Era a justiça que deveria ser feita. Aquilo tinha precisava de um fim. Chegaram ao extremo da maldade, portanto, era irremediável, meu amor! Nem ao menos foram capazes de reagir, pois não esperavam que eu sempre tão sereno tivesse a ousadia de atacá-los tão furiosamente. Mas antes que a culpa me consuma (como responsável por tudo que sou), logo também não estarei mais respirando. Eu sou o pai. Eu permiti que chegasse a este ponto. Eu executei a sentença, e também devo saldar minha dívida. Doce Kerolline, te deixo agora com um profundo pesar na mente, e creio que encontrarás quatro corpos ao invés de três. Também encontrarás esta carta, cuja história selará a paz em nossa casa para sempre. Adeus, amada de meu coração! “

quem dera usasse Deus de bondade para com todos, e que todos de tudo tivessem consciência. talvez sabendo das outras mentes, nossa própria resguardasse mais descência.

“ Papai, mamãe, sentimos muito por tudo isso. Sei que não somos bem quistos por vós, nem tão pouco pela sociedade onde vivemos. Simplesmente foi a gota d’ água a atitude de Tomás desta vez. A vida inteira escondemos nossa índole. A vida inteira ocultamos seus atos cruéis assumindo a culpa em seu lugar, sem que ninguém soubesse. Quando alguma vez praticamos qualquer mal foi por intuito desta maldição que temos por irmão. Fomos induzidos a cada erro, cada maldade por esta mente que agora encontrou seu destino neste punhal que ele próprio adquiriu com intuitos por exacerbados por demais.
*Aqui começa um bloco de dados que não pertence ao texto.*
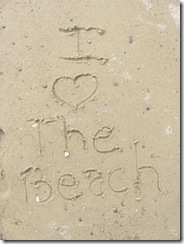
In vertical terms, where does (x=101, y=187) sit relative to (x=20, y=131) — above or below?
below

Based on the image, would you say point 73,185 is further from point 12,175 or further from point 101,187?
point 12,175

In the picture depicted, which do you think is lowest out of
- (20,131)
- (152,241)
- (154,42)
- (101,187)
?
(152,241)

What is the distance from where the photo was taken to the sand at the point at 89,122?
1.30 metres

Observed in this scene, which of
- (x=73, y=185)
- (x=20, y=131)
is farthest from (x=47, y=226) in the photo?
(x=20, y=131)

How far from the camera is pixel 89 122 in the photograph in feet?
4.27

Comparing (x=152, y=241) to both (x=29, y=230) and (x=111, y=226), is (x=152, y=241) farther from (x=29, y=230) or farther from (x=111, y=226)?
(x=29, y=230)

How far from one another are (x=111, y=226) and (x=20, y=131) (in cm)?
51

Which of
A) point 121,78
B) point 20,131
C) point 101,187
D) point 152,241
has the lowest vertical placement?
point 152,241

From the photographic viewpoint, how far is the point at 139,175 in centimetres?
130

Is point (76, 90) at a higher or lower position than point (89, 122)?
higher

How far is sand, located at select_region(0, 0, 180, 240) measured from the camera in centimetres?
130

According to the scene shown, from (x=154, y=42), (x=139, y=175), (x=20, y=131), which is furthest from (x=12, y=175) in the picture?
(x=154, y=42)

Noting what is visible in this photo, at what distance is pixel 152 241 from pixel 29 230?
476 mm

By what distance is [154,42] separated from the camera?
131cm
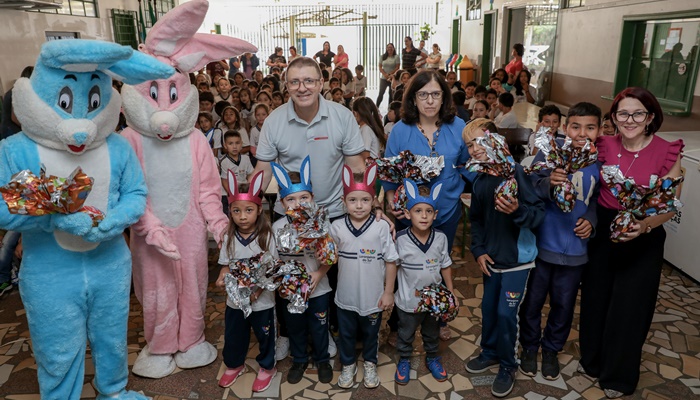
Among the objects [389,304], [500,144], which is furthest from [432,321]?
[500,144]

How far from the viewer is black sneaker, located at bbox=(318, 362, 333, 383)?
3.20m

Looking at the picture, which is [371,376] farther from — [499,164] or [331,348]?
[499,164]

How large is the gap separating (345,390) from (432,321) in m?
0.68

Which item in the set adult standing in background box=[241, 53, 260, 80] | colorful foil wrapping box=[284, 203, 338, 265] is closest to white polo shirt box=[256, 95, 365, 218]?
colorful foil wrapping box=[284, 203, 338, 265]

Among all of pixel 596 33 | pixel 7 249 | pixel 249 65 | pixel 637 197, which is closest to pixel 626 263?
pixel 637 197

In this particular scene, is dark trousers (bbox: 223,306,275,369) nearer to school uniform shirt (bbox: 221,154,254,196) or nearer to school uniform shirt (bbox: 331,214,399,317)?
school uniform shirt (bbox: 331,214,399,317)

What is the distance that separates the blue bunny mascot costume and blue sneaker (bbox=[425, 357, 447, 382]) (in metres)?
1.82

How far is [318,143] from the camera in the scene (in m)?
3.16

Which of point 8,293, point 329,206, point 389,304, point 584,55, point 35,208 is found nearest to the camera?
point 35,208

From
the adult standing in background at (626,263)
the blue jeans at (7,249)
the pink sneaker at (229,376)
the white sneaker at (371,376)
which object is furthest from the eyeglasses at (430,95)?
the blue jeans at (7,249)

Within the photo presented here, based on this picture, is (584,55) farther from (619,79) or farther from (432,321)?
(432,321)

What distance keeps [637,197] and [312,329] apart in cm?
195

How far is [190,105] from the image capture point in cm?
308

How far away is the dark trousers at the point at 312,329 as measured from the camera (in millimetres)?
3082
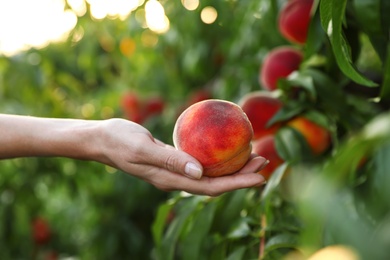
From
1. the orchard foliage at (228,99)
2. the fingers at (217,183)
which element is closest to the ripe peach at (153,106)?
the orchard foliage at (228,99)

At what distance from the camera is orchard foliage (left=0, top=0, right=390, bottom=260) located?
0.66 meters

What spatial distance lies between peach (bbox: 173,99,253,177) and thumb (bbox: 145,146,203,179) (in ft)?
0.06

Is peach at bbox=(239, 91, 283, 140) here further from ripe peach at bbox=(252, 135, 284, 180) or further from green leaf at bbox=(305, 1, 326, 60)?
green leaf at bbox=(305, 1, 326, 60)

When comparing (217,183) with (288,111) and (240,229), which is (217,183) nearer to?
(240,229)

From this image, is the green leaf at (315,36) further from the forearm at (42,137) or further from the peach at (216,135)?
the forearm at (42,137)

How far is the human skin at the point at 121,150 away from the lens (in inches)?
31.2

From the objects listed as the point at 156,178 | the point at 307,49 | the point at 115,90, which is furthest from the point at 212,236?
the point at 115,90

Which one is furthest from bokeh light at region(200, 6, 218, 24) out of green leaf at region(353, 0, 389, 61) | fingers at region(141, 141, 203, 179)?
fingers at region(141, 141, 203, 179)

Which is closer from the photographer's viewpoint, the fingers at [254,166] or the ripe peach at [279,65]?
the fingers at [254,166]

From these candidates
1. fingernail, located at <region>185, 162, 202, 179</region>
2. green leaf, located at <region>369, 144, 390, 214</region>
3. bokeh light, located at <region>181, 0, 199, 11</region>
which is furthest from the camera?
bokeh light, located at <region>181, 0, 199, 11</region>

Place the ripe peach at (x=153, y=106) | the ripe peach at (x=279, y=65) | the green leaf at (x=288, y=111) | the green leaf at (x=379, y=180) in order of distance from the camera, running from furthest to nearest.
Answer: the ripe peach at (x=153, y=106) < the ripe peach at (x=279, y=65) < the green leaf at (x=288, y=111) < the green leaf at (x=379, y=180)

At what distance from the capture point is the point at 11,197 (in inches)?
79.3

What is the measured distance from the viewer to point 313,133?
106cm

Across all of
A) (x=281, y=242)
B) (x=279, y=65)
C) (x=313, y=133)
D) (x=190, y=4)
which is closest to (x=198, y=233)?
(x=281, y=242)
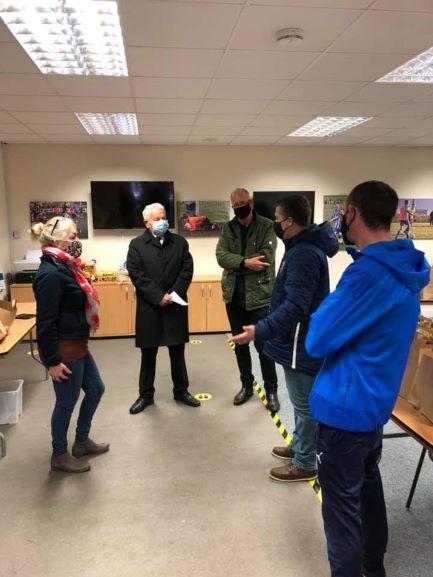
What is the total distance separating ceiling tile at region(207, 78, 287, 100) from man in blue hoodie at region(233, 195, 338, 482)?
1.66 m

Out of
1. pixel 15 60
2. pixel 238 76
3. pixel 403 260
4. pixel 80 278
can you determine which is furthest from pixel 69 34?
pixel 403 260

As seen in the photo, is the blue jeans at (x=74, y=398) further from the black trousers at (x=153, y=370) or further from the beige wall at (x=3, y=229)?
the beige wall at (x=3, y=229)

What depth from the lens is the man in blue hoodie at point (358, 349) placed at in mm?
1287

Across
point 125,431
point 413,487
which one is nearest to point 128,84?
point 125,431

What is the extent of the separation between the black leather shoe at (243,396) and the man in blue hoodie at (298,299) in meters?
1.13

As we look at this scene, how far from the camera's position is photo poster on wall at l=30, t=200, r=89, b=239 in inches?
226

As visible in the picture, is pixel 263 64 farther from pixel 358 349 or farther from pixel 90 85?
pixel 358 349

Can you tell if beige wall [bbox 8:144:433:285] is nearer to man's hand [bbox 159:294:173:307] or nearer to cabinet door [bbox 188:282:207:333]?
cabinet door [bbox 188:282:207:333]

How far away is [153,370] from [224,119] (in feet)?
9.27

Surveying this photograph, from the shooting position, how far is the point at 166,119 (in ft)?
14.6

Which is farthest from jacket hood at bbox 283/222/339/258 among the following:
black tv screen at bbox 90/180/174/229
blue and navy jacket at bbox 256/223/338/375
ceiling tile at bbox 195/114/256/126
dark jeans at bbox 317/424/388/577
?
black tv screen at bbox 90/180/174/229

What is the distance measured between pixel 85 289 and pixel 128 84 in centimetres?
201

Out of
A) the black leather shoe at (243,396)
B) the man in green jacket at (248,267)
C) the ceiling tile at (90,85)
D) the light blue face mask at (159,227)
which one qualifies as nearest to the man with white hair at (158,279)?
the light blue face mask at (159,227)

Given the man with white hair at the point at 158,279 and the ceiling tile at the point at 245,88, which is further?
the ceiling tile at the point at 245,88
Talvez vocês nunca soubessem da verdade, pois os amamos muito. O sentimento dedicado a vós é tão grande que não nos permitíamos revelar a real natureza deste irmão traiçoeiro que há tantos anos desistimos de salvar. Não fosse este derradeiro ato de loucura seu, jamais escreveríamos esta confissão.

Chegou em casa neste fim de tarde com um acesso de raiva, vindo das farras, dos bares e das meretrizes como sempre o fazia. Trouxe consigo este símbolo de morte escondido por debaixo de suas vestimentas, planejando atacar meu irmão durante a ceia que sempre partilhávamos juntos. Era a hora da oração de graças e bendito seja Deus, o altíssimo, que segundos antes da punhalada certeira eu visionei a terrível arma e o agarrei com força, impedindo o pior. Nós o obrigamos a contar toda a verdade e foi quando confessou que desejava nos assassinar friamente, indo depois a vosso encontro para vos exterminar também! Desta forma, a culpa da chacina recairia sobre nós, como sempre, e o marginal ficaria com os bens de toda a família. Pai, mãe, isso foi o cúmulo. Sabemos que foi um erro, mas isto foi o cúmulo!

Nossa decisão era entregá-lo às autoridades competentes e explicar todo nosso sofrimento para que dessem cabo deste louco, mas antes que eu percebesse, ele se desvencilhou de meus braços e lançou-se contra meu bondoso irmão. Não podia permitir aquilo! Tomei do punhal que erguia, e o enterrei em seu próprio coração....

Sei que é difícil de acreditar em tudo isto, meus tão sofridos pais, mas é a pura verdade. Por isso deixo em nosso leito esta humilde confissão, pois decidimos partir para sempre (mesmo com dor no coração), sabendo que é quase impossível alguém acreditar nas palavras que agora escrevemos. Dizemos adeus e pedimos perdão por nunca termos falado a verdade. Sabemos que não foi o correto, mas com certeza foi por amor a quem sempre nos amou, apesar de tudo. Foi por amor!"

e quando finalmente tudo se descobre, se lastima não se ter observado tudo. quem sabe onde esse tudo sempre se esconde? talvez nas cartas que se encontram em oculto.